## Supplied records
══════════
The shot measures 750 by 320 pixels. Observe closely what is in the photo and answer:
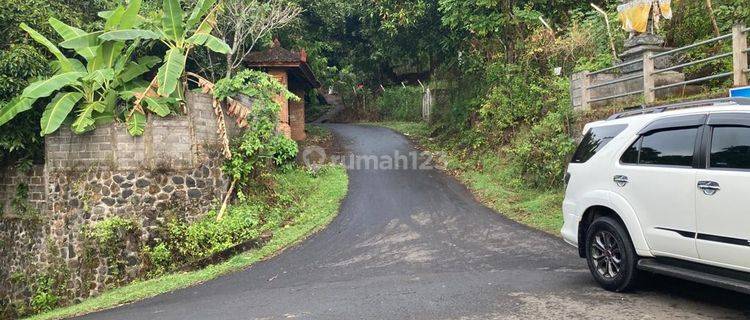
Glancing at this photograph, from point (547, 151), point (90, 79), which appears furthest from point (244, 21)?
point (547, 151)

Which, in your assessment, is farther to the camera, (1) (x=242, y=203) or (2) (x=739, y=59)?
(1) (x=242, y=203)

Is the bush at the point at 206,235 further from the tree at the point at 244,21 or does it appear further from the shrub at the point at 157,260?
the tree at the point at 244,21

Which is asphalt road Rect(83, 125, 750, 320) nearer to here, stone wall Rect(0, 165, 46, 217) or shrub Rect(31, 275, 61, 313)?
shrub Rect(31, 275, 61, 313)

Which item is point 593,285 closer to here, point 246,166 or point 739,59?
point 739,59

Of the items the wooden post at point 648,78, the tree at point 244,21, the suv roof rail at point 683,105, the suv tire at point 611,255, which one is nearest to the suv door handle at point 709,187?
the suv roof rail at point 683,105

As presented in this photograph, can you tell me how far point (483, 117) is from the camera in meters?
17.0

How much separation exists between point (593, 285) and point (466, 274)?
1.68 m

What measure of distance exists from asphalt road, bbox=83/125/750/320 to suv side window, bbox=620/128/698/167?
140 centimetres

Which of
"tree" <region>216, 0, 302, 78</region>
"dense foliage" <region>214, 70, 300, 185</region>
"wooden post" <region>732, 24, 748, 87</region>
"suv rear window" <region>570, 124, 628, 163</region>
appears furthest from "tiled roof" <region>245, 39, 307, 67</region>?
"suv rear window" <region>570, 124, 628, 163</region>

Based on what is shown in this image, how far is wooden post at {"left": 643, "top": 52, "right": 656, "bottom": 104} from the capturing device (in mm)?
10008

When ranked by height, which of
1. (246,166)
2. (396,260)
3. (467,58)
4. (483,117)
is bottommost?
(396,260)

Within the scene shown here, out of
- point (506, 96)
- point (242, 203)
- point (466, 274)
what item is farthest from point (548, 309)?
══════════
Rewrite the records from the line containing "How much separation" through the end, replacing "wooden post" with "timber post" and leaving everything else unchanged.

## Task output
How much separation exists between point (593, 285) and point (466, 274)?
1.68 m

What measure of distance exists from asphalt road, bbox=83/125/750/320 to suv side window, bbox=620/128/698/167?
140 centimetres

Which of
"tree" <region>216, 0, 302, 78</region>
"dense foliage" <region>214, 70, 300, 185</region>
"timber post" <region>732, 24, 748, 87</region>
"suv rear window" <region>570, 124, 628, 163</region>
appears furthest from "tiled roof" <region>245, 39, 307, 67</region>?
"suv rear window" <region>570, 124, 628, 163</region>

Based on what is shown in this image, how far is timber post at {"left": 643, "top": 52, "right": 656, "bottom": 104} from the capturing device (in mm)?
10008

When ranked by height, which of
1. (246,166)
2. (396,260)
3. (467,58)
4. (483,117)
is bottommost?
(396,260)

Within the scene shown here, out of
- point (506, 96)
- point (242, 203)
- point (466, 274)
what item is farthest from point (548, 309)?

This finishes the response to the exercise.